**Excerpt:**
*** Block opens ***

Now I'll turn the call over to Rich Schoebel, our COO, to discuss property operations. Rich?
Thanks, Mike. As Stuart highlighted, demand for space across our portfolio is strong, coming from both existing and prospective tenants. In terms of prospective tenants, there's no shortage of demand coming from a broad range of destination tenants especially new children enrichment concepts, most notably academic, robotic and exercise themed concepts. Additionally, mainstay destination tenants in the fitness, self-care and wellness sectors continue to expand along with restaurants, including traditional restaurants as well as new digital kitchen only concepts.
There are two common themes amongst these diverse tenants. First, they are strategically seeking to expand only in select very specific markets on the West Coast, markets where we have a strong established presence. And second, they are seeking to lease space in necessity centric shopping centers that are well situated in highly protected mature communities, which again is exactly what our portfolio offers. From our perspective, these diverse destination tenants serve as a natural value-add complement to the grocery-anchored daily necessity focus of our portfolio and business.
As Stuart commented, we continue to make the most of the demand. During the second quarter, we leased 393,000 square feet, which is the second most active second quarter on record for the company. Breaking the 393,000 square feet down, we signed 40 new leases totaling 117,000 square feet, achieving a 12% increase in same-space base rent, as Stuart highlighted. Additionally, we renewed 276,000 square feet of valued tenant achieving a 6% increase in base rent, notwithstanding the bulk of the renewals being tenants that exercised long-standing fixed renewal options, many of which did so early.

*** Block closes ***

**What is expected:**
Answer these questions from the excerpt on property operations:
1. What is Rich Schoebel's role?
2. In which region are the prospective tenants seeking to expand?
3. How many new leases were signed during the second quarter, and how many square feet did they total?
The lines after this point are separate material, unrelated to the text above.

**Data below:**
*** Block opens ***

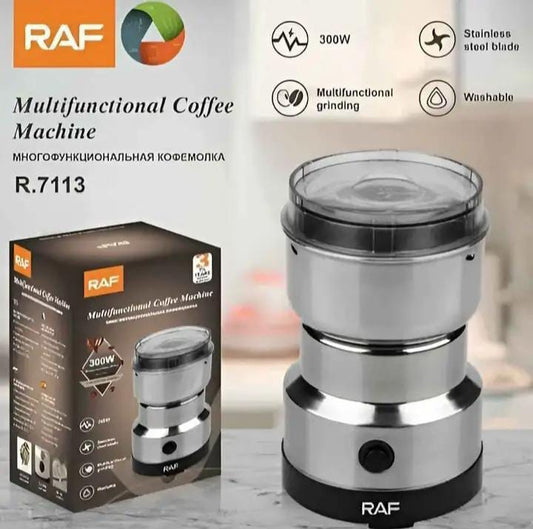 RAF Multifunctional Mini Electric Cofee Maker & Grinder Machine – Automatic 300W Coffee Beater, Mixer & Blender for Coffee Beans, Spices, & Masala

*** Block closes ***

**Worked solution:**
1. He is the COO.
2. Select, very specific markets on the West Coast.
3. 40 new leases, totaling 117,000 square feet.